▶ [Passage for review]
((
Sample your production deployment artifacts, topology, and traffic, allowing you to construct a plan to build complete or partial variants of your system and the communication paths between your services.
Classify and replay requests across your system deterministically across 100s of simulated variant environments running under controlled failure conditions. Our algorithms reduce the problem space and learn over time to zero in on the more vulnerable and critical parts of your system.
Ongoing reports help you understand the safety of your deployment. Helping you uncover critical components, unexpected or emergent behavior, or coupling between services that you didn't know existed. You can prioritize where to improve the resilience of your system and monitor if your system is getting better or worse over time.
Build high-availability cloud native applications
simulate how cloud applications can fail by running continuous experiments, discovering which work leads to increased availability
Resilience, safety, confidence
As systems get more complex, failure is inevitable.
With distributed architectures the unknown unknowns of how the behavior of one component of the system can cause other parts to fail can become difficult to reason about without observing them interact.
With applications running on managed infrastructure and partially composed of black box 3rd party APIs, owning the availability of your system is no longer exclusively within your control. You no longer own your availability entirely and have to shift your focus around failure tolerance to application behavior.
Thinking about, and practicing chaos engineering, is becoming essential to operating a cloud native architecture system safely.
Having a way to observe how your application behaves in failure conditions helps you qualify a level of risk you are willing to accept about your system. Prioritizing which "technical debt" to pay off, and where NOT to.
Proactively experimenting with failure, and observing how components respond when chaos strikes helps you understand the inherent risk in your sysyem, so you can ship changes confidently and safely and experience fewer incidents by:
- Observing emergent behavior
- Detecting complex faults
- Surfacing unknown or transitive dependencies
- Promoting isolation of concerns
- Identifying acceptable error rates and testing how behavior degrades gracefully
- Observing peripheral aspects of the system
))
▶ [To do]
**A)** Decide whether each statement agrees with the chaos engineering page, answering yes or no and quoting the words of the page that settle it: (i) failure becomes avoidable as systems grow more complex; (ii) requests are replayed across 100s of simulated variant environments; (iii) with managed infrastructure, owning availability stays entirely within your control.
**B)** Reproduce word for word the part of the chaos engineering page between "Ongoing reports help" and "worse over time.", inclusive.

▶ [Data supplied]
((
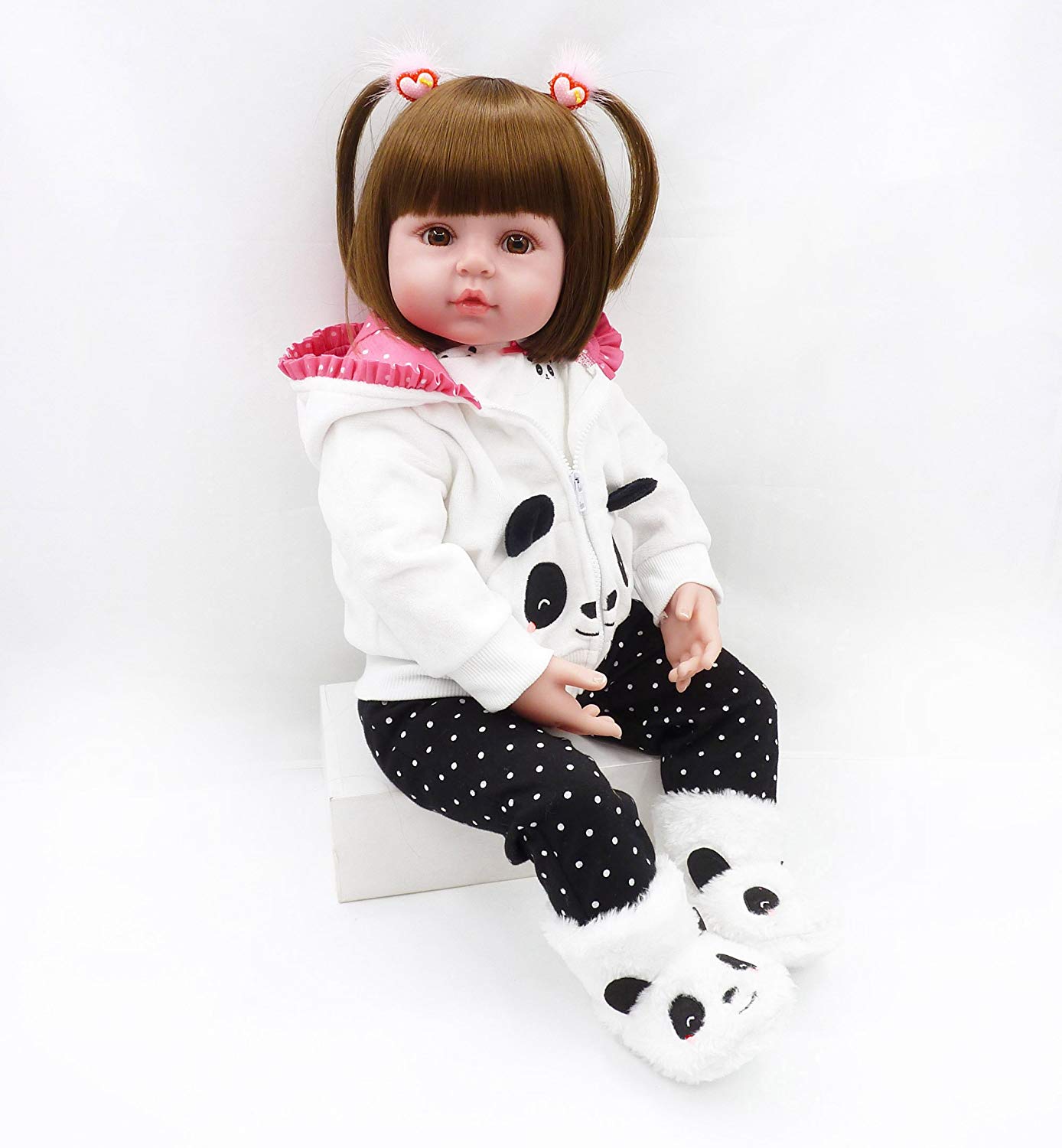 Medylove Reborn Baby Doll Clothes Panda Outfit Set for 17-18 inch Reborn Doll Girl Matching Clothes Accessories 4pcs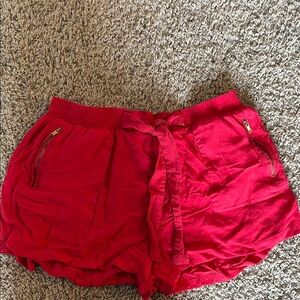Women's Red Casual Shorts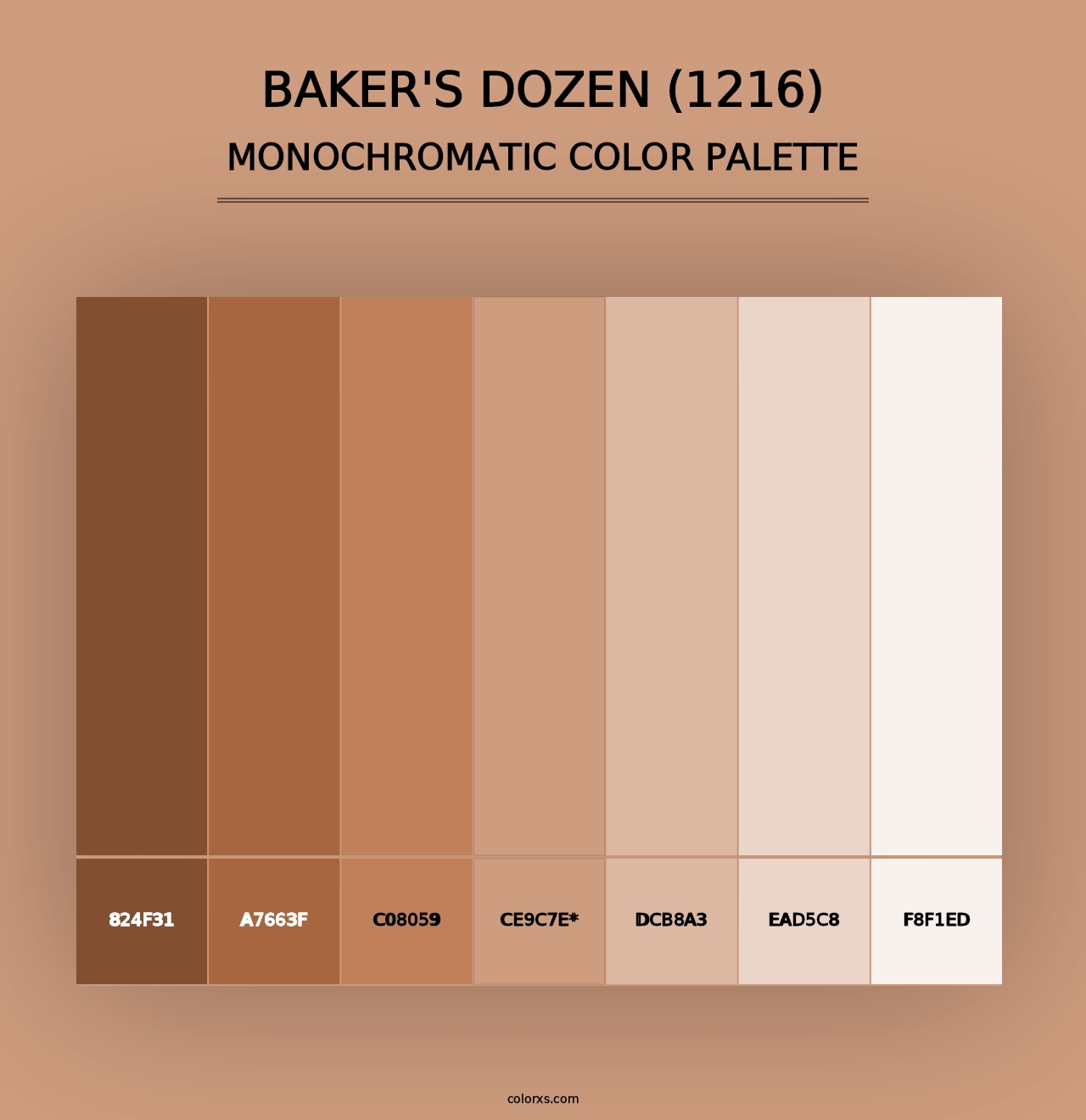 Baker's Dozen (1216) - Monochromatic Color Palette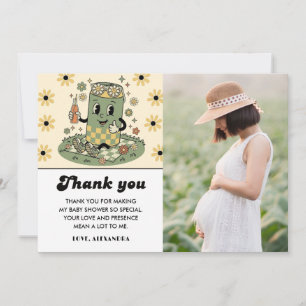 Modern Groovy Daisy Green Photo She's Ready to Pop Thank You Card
))
((
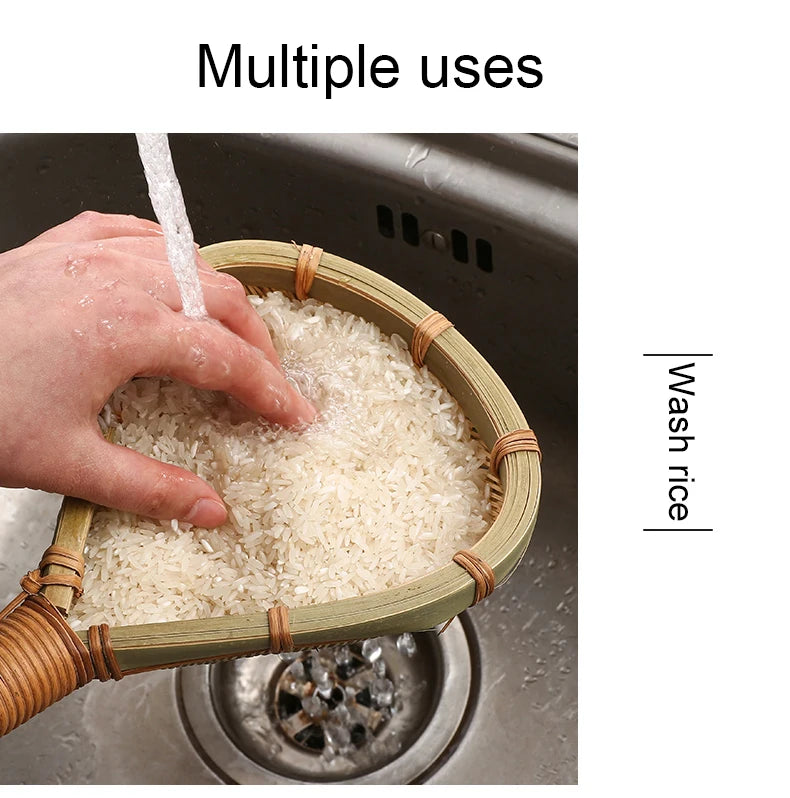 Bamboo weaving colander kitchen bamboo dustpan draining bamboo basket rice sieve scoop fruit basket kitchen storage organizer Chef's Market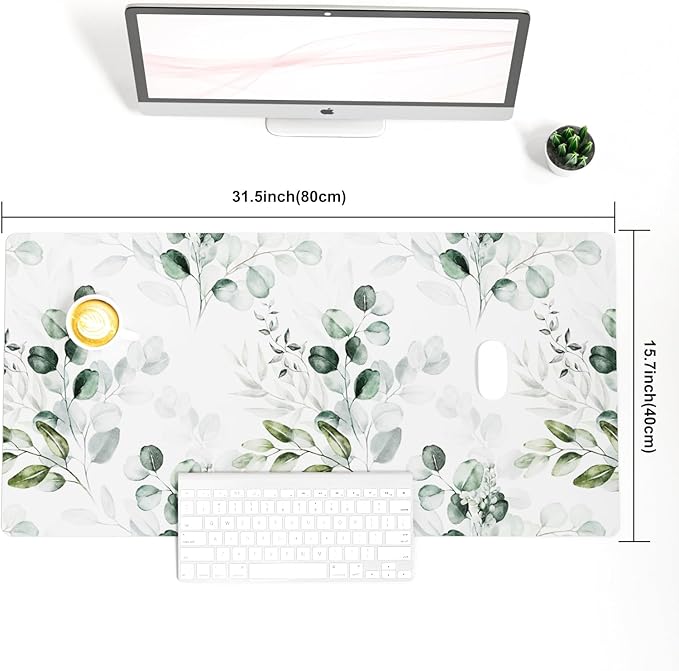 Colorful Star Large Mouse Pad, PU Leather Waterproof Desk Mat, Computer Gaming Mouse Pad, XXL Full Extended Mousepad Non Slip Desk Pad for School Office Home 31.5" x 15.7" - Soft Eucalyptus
))
▶ [Solutions for each task]
**A)**
(i) No: "As systems get more complex, failure is inevitable."
(ii) Yes: "Classify and replay requests across your system deterministically across 100s of simulated variant environments running under controlled failure conditions."
(iii) No: "owning the availability of your system is no longer exclusively within your control."

**B)**
Ongoing reports help you understand the safety of your deployment. Helping you uncover critical components, unexpected or emergent behavior, or coupling between services that you didn't know existed. You can prioritize where to improve the resilience of your system and monitor if your system is getting better or worse over time.